In this Data Analysis tutorial we’ll learn how to use Python to search for a specific or multiple strings in a Pandas DataFrame column.
Pandas str contains
In a nutshell we can easily check whether a string is contained in a pandas DataFrame column using the .str.contains() Series function:
df_name['col_name'].str.contains('string').sum()
Read on for several examples of using this capability.
Creating test data
We’ll start by creating a simple DataFrame for this example
import pandas as pd
#Create data
month = ['October', 'November', 'July', 'June', 'February']
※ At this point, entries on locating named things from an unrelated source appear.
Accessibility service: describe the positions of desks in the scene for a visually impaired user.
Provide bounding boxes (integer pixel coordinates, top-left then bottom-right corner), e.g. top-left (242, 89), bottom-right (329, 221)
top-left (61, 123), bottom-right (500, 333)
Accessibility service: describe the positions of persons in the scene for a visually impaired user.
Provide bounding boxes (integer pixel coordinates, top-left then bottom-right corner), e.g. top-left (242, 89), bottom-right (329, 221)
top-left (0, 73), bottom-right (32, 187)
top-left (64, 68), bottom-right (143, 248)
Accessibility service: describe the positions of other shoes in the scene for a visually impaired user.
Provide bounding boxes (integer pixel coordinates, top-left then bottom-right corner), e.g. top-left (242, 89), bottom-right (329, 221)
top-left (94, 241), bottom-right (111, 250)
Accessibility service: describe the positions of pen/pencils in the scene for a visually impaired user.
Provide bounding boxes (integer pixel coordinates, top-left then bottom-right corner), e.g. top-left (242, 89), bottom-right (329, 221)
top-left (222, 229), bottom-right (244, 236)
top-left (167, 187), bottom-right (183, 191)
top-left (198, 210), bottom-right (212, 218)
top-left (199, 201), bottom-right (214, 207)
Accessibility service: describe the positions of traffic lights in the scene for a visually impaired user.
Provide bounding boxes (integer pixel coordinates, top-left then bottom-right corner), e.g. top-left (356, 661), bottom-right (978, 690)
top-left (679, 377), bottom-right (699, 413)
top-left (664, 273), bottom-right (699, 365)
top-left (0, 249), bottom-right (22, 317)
language = ['Python', 'Python', 'Haskell', 'JavaScript', 'Go']
salary = (81, 77, 74, 80, 75)
hr_dict = dict(month=month, language=language, salary=salary)
hr_df = pd.DataFrame(data=hr_dict)
print(hr_df)
This will result in the following DataFrame:
month | language | salary | |
---|---|---|---|
0 | October | Python | 81 |
1 | November | Python | 77 |
2 | July | Haskell | 74 |
3 | June | JavaScript | 80 |
4 | February | Go | 75 |
Check if Series contains a string
The simplest example is to check whether a DataFrame column contains a string literal
hr_df['language'].str.contains('Python')
This will return a Series of boolean values.
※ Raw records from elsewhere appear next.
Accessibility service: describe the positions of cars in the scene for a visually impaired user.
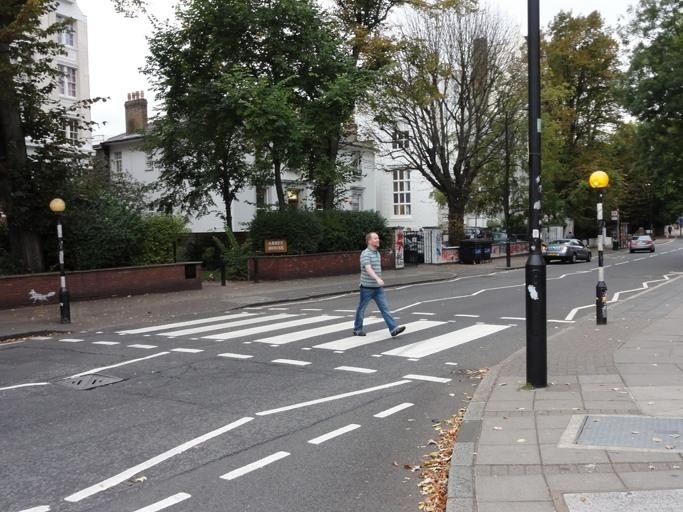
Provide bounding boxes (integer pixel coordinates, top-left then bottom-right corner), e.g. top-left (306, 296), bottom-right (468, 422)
top-left (628, 235), bottom-right (655, 253)
top-left (543, 238), bottom-right (592, 264)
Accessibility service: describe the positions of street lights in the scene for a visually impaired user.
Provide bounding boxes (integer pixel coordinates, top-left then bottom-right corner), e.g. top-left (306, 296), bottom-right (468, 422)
top-left (48, 197), bottom-right (71, 325)
top-left (590, 170), bottom-right (610, 328)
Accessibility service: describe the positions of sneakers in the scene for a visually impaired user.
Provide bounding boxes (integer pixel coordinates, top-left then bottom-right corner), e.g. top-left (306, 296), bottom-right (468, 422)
top-left (354, 328), bottom-right (365, 336)
top-left (391, 326), bottom-right (404, 336)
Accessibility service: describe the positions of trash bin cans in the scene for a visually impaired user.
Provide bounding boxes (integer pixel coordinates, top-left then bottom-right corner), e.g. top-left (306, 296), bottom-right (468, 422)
top-left (460, 239), bottom-right (492, 264)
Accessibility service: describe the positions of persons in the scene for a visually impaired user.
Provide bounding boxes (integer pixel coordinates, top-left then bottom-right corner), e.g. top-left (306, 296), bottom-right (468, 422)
top-left (354, 231), bottom-right (405, 337)
top-left (566, 232), bottom-right (575, 239)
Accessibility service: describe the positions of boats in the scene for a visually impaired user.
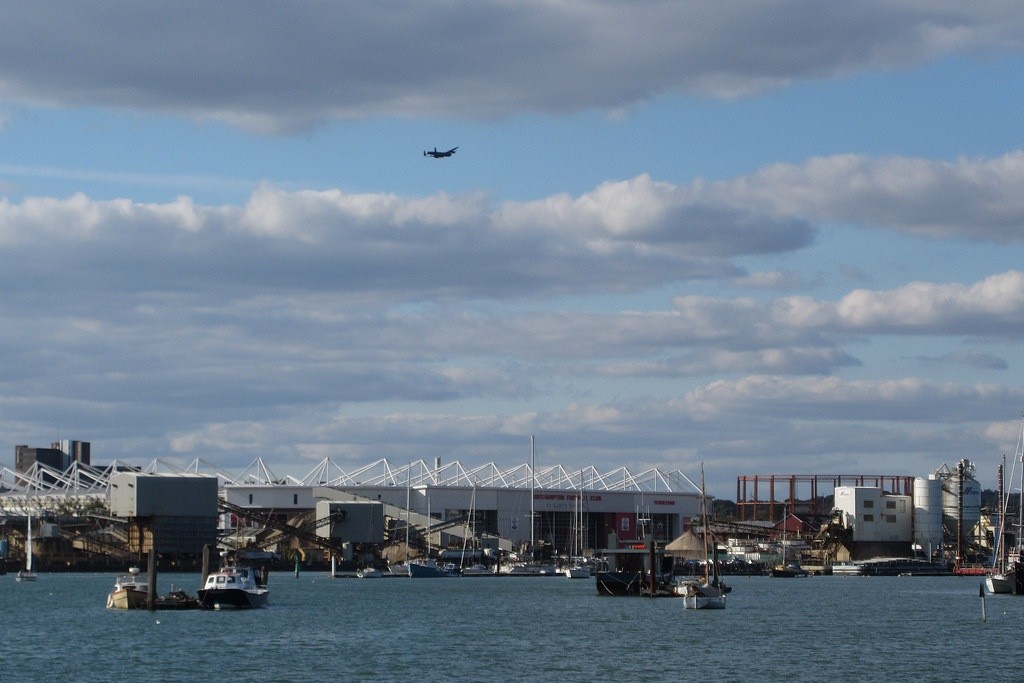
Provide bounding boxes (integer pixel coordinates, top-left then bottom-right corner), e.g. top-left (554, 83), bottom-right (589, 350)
top-left (140, 583), bottom-right (200, 612)
top-left (356, 565), bottom-right (382, 578)
top-left (106, 565), bottom-right (149, 611)
top-left (593, 570), bottom-right (676, 596)
top-left (197, 562), bottom-right (271, 611)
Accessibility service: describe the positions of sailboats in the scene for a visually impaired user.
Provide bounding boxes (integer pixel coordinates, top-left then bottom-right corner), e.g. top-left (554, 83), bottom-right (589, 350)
top-left (771, 506), bottom-right (807, 578)
top-left (498, 434), bottom-right (565, 577)
top-left (17, 510), bottom-right (38, 582)
top-left (565, 469), bottom-right (590, 580)
top-left (682, 461), bottom-right (728, 608)
top-left (395, 482), bottom-right (496, 578)
top-left (983, 415), bottom-right (1024, 595)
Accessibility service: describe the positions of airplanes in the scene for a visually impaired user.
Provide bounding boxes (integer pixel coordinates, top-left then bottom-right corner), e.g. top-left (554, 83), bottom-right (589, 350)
top-left (424, 146), bottom-right (459, 159)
More useful is to get the count of occurrences matching the string ‘Python’. Note that the this assumes case sensitivity.
hr_df['language'].str.contains('Python').sum()
In this case 2.
Check for Case insensitive strings
In a similar fashion, we’ll add the parameter Case=False to search for occurrences of the string literal, this time being case insensitive:
hr_df['language'].str.contains('python', case=False).sum()
Check is a substring exists in a column with Regex
Another case is that you might want to search for substring matching a Regex pattern:
hr_df['language'].str.contains('\Dt', regex=True).sum()
Search for multiple strings in DataFrame column
We might want to search for several strings. We can use the boolean operators ‘|’ and ‘&’ to define character sequences to be checked for. In this case we search for occurrences of Python or Haskell in our language Series.
hr_df['language'].str.contains('Python|Haskell').sum()
Check for strings contained in a list
In this case we’ll use the Series function isin() to check whether elements in a Python list are contained in our column:
# define a list
lang_lst = ['Python', 'Go']
#count occurrences from the list
hr_df['language'].isin(lang_lst).sum()
The result will be 3.